Video Generation

Video data is becoming increasingly important in many domains, including surveillance, healthcare, entertainment, and human–computer interaction. However, real-world videos are high-dimensional and temporally complex, and collecting large amounts of annotated data is often difficult. Moreover, essential factors such as human actions, facial expressions, and object interactions should be understood not only as pixel-level changes, but as meaningful and structured dynamics. Motivated by this, our research focuses on fundamental questions in video generation: how videos should be decomposed and represented, and how high-quality and flexible video generation can be achieved from limited data. We study generative models that capture the essential structure of videos through the separation of static and dynamic factors, generalization to unseen classes, image-to-video generation, and multimodal generation from visual inputs to sound.

Video Disentanglement

Haga, Takeshi, Hiroshi Kera, and Kazuhiko Kawamoto, Sequential Variational Autoencoder with Adversarial Classifier for Video Disentanglement, Sensors 23, no. 5: 2515, 2023 [paper].

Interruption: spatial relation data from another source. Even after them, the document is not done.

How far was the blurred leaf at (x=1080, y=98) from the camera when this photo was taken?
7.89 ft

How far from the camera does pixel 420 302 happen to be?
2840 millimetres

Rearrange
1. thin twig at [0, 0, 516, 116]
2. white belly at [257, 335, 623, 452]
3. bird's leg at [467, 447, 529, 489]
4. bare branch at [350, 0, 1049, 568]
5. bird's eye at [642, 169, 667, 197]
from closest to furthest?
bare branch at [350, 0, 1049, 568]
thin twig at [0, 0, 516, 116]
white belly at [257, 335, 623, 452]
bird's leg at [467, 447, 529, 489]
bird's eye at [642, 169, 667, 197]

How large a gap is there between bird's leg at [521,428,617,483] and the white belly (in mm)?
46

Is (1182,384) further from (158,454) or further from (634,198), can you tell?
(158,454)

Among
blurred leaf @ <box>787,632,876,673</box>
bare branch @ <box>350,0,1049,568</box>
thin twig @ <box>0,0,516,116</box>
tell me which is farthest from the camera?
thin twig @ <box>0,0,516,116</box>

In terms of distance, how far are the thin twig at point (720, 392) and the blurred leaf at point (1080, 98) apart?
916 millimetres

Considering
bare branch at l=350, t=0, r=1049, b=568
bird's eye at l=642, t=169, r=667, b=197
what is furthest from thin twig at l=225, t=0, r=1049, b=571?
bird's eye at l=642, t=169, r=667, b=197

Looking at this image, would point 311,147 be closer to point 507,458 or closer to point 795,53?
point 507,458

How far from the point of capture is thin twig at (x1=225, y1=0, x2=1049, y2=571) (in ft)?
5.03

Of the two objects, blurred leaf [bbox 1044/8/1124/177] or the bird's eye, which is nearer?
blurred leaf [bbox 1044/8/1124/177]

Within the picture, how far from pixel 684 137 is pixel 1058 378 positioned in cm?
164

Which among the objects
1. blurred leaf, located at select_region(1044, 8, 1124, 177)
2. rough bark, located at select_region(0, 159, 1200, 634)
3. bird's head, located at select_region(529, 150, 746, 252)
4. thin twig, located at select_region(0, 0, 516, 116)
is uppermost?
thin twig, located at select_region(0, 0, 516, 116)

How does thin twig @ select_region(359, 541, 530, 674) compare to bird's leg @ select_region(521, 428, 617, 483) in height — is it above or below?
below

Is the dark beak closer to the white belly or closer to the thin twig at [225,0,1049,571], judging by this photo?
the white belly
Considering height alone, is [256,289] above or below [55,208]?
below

This paper proposes a sequential variational autoencoder that disentangles static and dynamic factors in video data using a two-stream architecture. To overcome the insufficient separation and weak discriminability of dynamic features, a supervised adversarial classifier is introduced as a strong inductive bias. Experiments on the Sprites and MUG datasets show that the proposed method achieves more effective and discriminative video representations.

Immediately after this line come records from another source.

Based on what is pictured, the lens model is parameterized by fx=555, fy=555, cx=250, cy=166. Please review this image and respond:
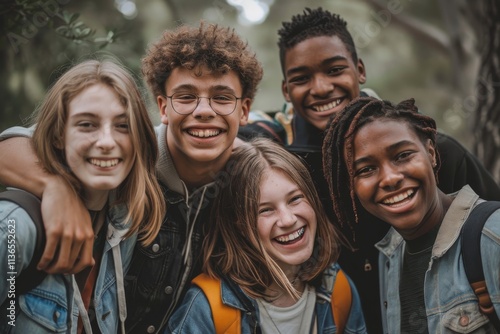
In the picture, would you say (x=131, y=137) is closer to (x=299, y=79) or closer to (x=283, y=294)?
(x=283, y=294)

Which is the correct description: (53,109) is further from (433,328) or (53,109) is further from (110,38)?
(433,328)

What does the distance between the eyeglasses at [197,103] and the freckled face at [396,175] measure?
2.71ft

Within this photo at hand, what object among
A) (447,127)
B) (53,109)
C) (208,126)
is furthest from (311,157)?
(447,127)

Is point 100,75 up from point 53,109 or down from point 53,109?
up

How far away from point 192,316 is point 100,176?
904 mm

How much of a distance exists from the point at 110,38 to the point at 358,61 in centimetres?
179

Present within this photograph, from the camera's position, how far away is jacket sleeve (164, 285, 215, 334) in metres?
2.99

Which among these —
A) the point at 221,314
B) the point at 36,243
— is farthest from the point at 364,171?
the point at 36,243

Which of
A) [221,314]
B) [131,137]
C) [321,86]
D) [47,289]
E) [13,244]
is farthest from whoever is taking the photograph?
[321,86]

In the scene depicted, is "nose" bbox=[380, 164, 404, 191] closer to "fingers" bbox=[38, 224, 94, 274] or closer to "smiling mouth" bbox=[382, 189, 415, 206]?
"smiling mouth" bbox=[382, 189, 415, 206]

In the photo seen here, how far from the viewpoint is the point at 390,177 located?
2.85 m

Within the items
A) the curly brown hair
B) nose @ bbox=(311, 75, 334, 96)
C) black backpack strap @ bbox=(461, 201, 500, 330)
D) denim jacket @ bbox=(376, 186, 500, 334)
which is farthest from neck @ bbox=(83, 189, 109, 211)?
black backpack strap @ bbox=(461, 201, 500, 330)

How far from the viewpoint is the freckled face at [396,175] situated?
9.43ft

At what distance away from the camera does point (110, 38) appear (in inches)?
145
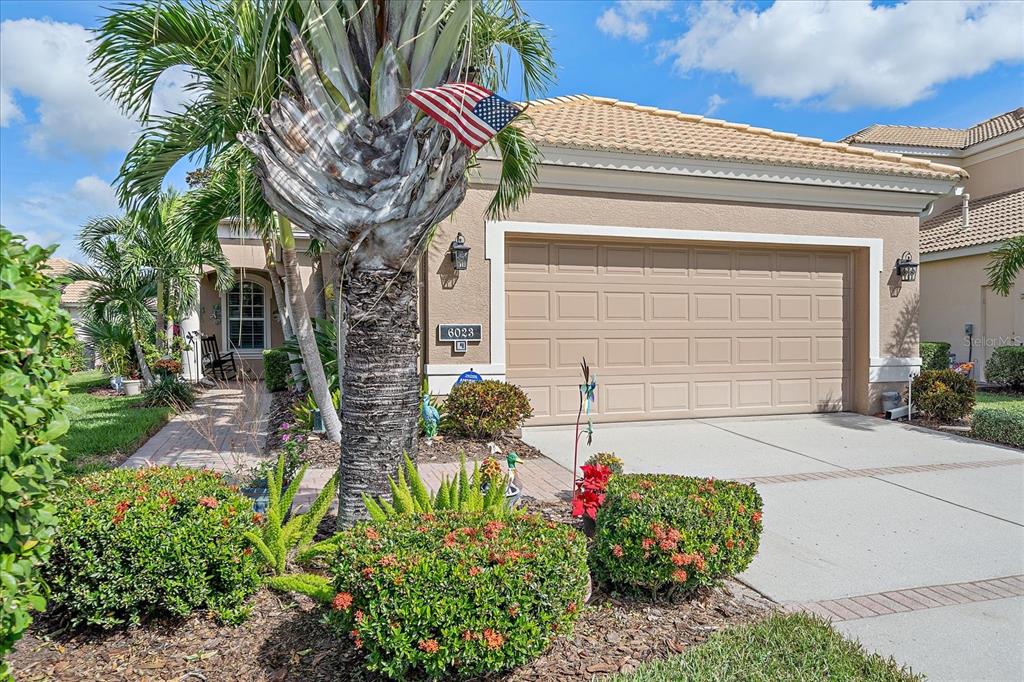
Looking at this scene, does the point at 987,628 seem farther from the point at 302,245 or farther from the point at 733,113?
the point at 302,245

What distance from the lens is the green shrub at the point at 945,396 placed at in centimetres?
931

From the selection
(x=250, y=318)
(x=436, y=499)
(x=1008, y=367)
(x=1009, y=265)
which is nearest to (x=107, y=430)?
(x=436, y=499)

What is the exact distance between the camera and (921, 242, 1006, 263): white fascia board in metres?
14.6

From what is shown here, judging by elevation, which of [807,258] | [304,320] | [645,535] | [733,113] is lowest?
[645,535]

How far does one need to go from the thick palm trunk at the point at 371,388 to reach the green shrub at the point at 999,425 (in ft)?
27.3

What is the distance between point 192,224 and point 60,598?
18.8 feet

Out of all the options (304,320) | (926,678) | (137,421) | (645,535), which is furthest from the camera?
(137,421)

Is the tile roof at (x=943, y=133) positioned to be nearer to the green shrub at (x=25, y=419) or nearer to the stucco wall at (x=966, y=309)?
the stucco wall at (x=966, y=309)

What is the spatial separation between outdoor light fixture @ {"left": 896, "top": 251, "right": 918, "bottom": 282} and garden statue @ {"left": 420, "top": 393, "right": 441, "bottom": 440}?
26.6 feet

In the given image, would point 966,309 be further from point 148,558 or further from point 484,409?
point 148,558

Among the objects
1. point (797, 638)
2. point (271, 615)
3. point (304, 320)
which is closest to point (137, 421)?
point (304, 320)

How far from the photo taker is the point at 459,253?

Image Animation via Flow Transfer

Kazuma Kurisaki and Kazuhiko Kawamoto, Animating Cloud Images With Flow Style Transfer, IEEE Access, Vol.9, pp.3269-3277, 2021 [paper][GitHub].

This work proposes a deep learning approach for animating a single static image by transferring motion from a separate video. Motion information is extracted as optical flow and applied to the target image, enabling video generation while preserving the original appearance. By separating image content and motion, the method allows flexible and controllable image-to-video animation.

Generating Eating Sounds from Food ASMR Videos

Kodai Uchiyama and Kazuhiko Kawamoto, Audio-Visual Model for Generating Eating Sounds Using Food ASMR Videos, IEEE Access, Vol.9, pp.50106-50111, 2021 [paper][GitHub].

This paper proposes an audio–visual model that generates eating sounds from silent food videos. The model takes visual features of the detected face as input and predicts spectrograms that are temporally aligned with the video. Waveforms are reconstructed using the Griffin–Lim algorithm and inverse short-time Fourier transform, combined with an example-based synthesis process for more natural sound generation. Experiments on a dataset of ASMR videos show that the generated sounds are well synchronized with the visuals and perceived as highly realistic in subjective evaluations.

Compositional Zero-Shot Video Generation with Deep Learning

Shun Kimura and Kazuhiko Kawamoto, "Conditional Motion and Content Decomposed GAN for Zero-Short Video Generation," In Proc. of the 7th International Workshop on Advanced Computational Intelligence and Intelligent Informatics, 2021 [arXix].

This paper proposes a conditional GAN framework for zero-shot video generation, where videos of unseen classes are generated from training data with missing class combinations. The key idea is to learn disentangled representations of motion and content in the GAN latent space. By decomposing motion and appearance using a conditional GAN architecture, the proposed method enables compositional generalization and high-quality video generation. Experiments on the Weizmann action dataset and the MUG facial expression dataset demonstrate the effectiveness of the approach.

Video Generation with Depth Estimation and Color Transformation using GANs

Y. Nakahira and K. Kawamoto, DCVGAN: Depth Conditional Video Generation, IEEE International Conference on Image Processing (ICIP), pp. 749-753,  2019 [paper][GitHub].

Y. Nakahira and K. Kawamoto, Generative adversarial networks for generating RGB-D videos, Asia-Pacific Signal and Information Processing Association Annual Summit and Conference (APSIPA ASC), pp. 1276-1281, 2018 [paper].

This work proposes a GAN-based video generation framework that leverages depth information in addition to RGB videos. While most existing methods rely only on color information, depth provides important geometric cues for modeling scene dynamics. The proposed architecture first generates depth videos and then transforms them into RGB videos, enabling more accurate motion modeling. Experiments on facial expression and hand gesture datasets show that incorporating depth information improves both the diversity and quality of generated videos compared to conventional approaches.